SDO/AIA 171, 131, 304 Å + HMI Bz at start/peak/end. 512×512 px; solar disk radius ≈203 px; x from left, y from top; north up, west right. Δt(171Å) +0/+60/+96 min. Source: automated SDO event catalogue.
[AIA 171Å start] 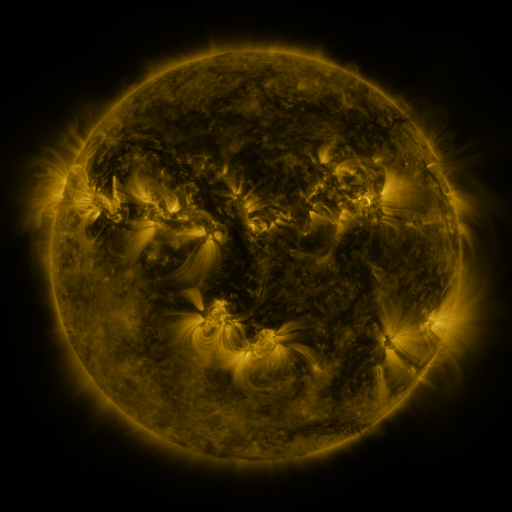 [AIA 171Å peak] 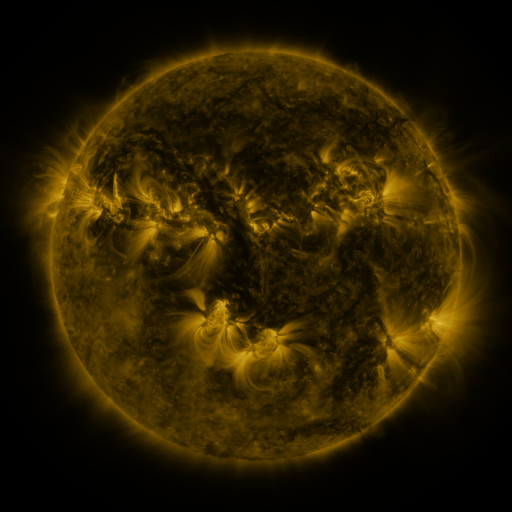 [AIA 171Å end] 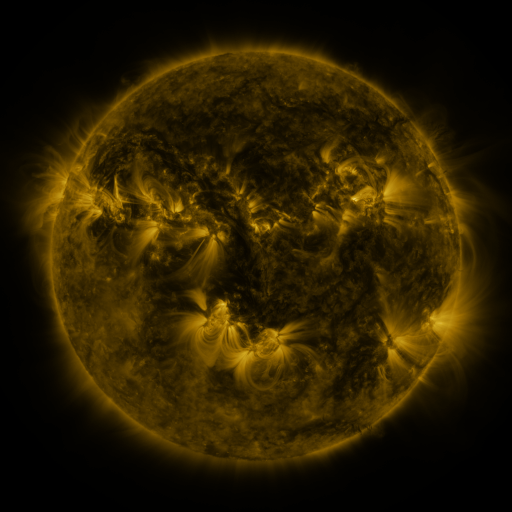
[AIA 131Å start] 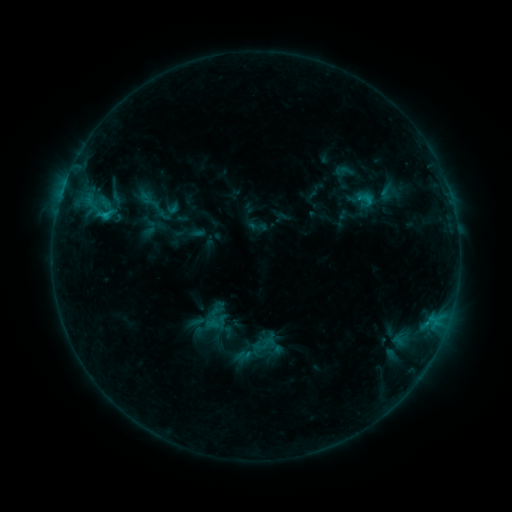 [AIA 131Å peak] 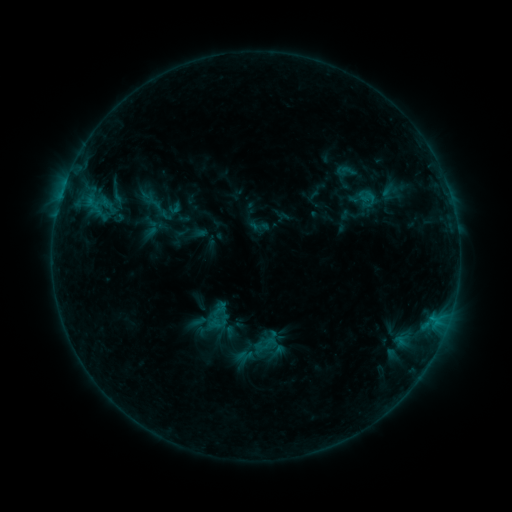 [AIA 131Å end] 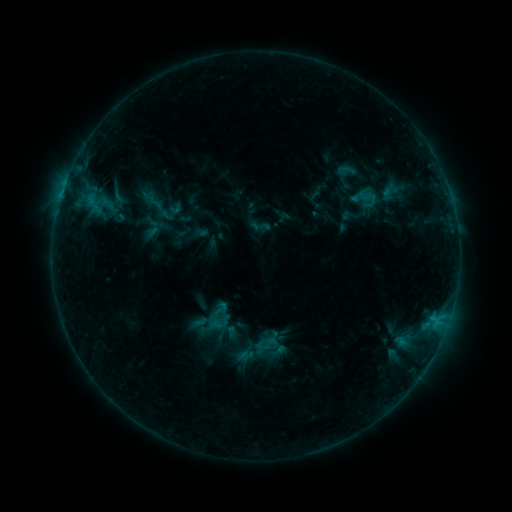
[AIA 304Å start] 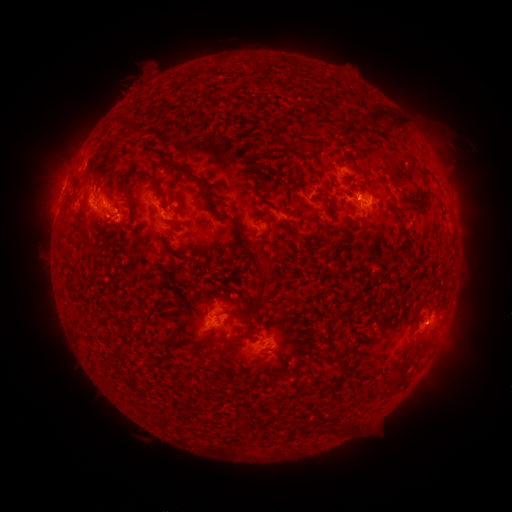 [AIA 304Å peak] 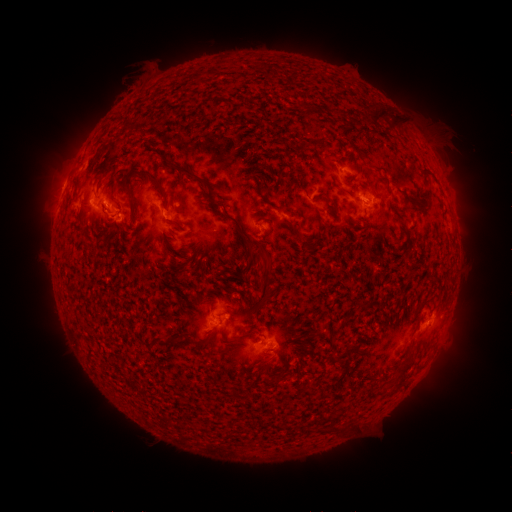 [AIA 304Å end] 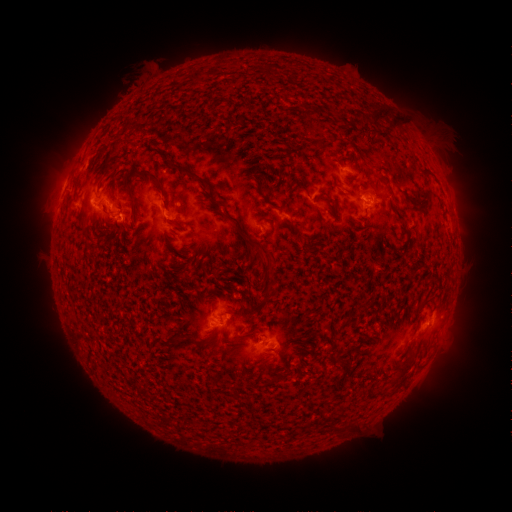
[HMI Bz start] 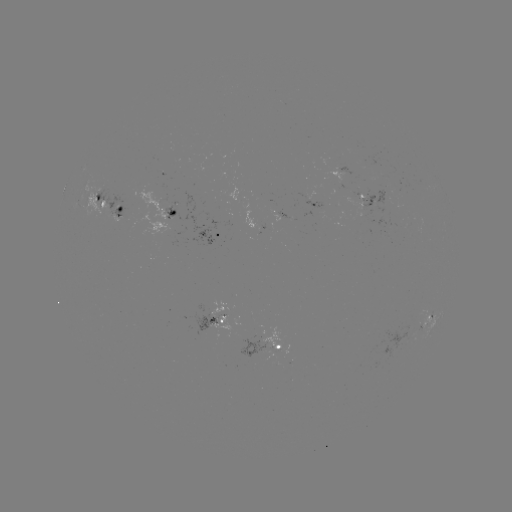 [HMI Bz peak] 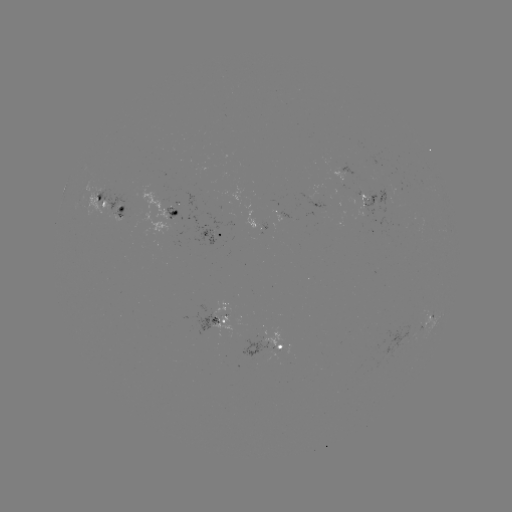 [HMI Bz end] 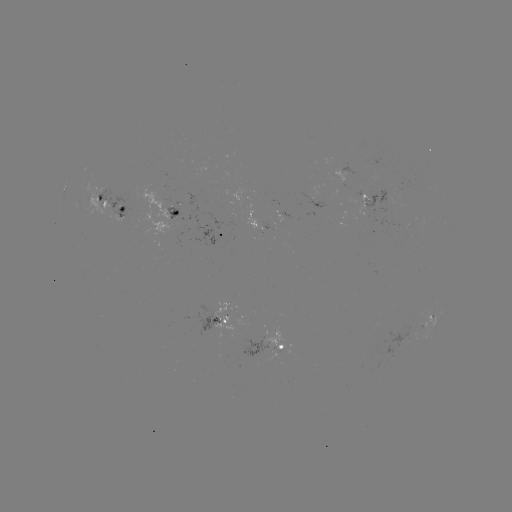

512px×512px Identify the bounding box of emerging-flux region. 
[99, 188, 129, 222].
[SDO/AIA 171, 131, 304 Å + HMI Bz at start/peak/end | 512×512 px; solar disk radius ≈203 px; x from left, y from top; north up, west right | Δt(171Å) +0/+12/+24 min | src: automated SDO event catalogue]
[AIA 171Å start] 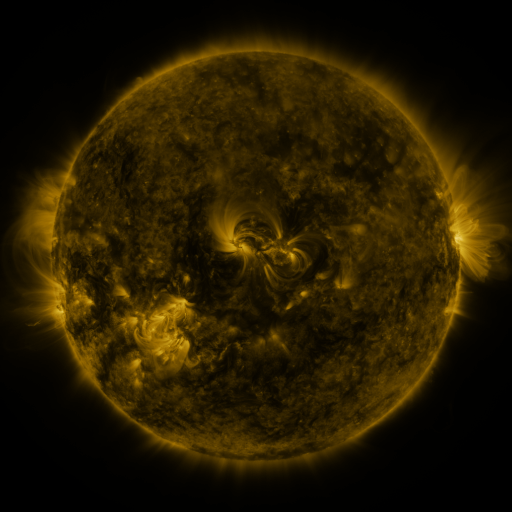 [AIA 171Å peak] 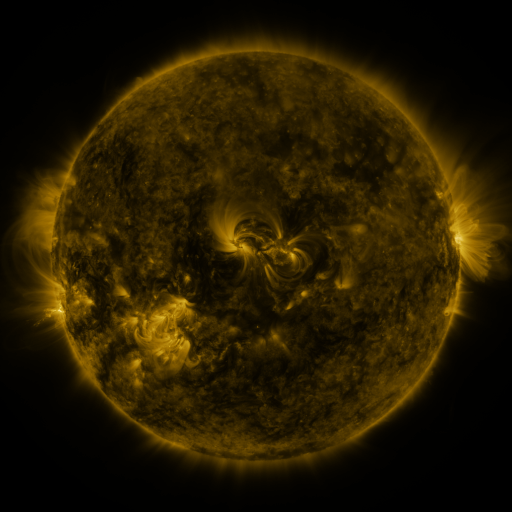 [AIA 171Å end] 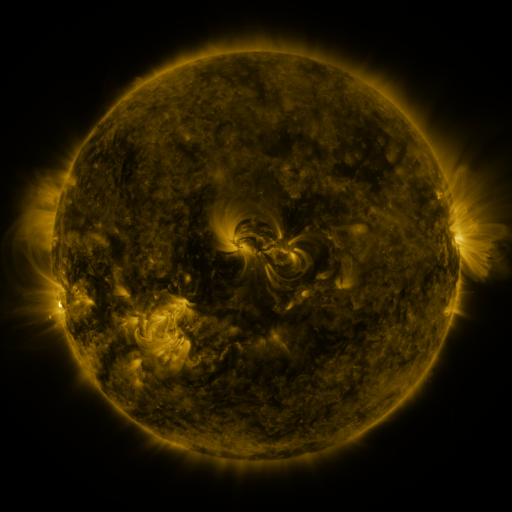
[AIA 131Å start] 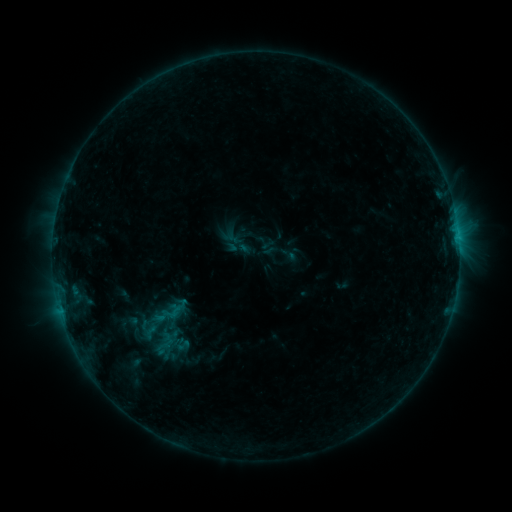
_ _ _ _ _ _ _
WHAT YOU NEED TO DO →
Across the records above, how many lines contain the word "from"? Please give that number alone.

WRITTEN SOLUTION →
2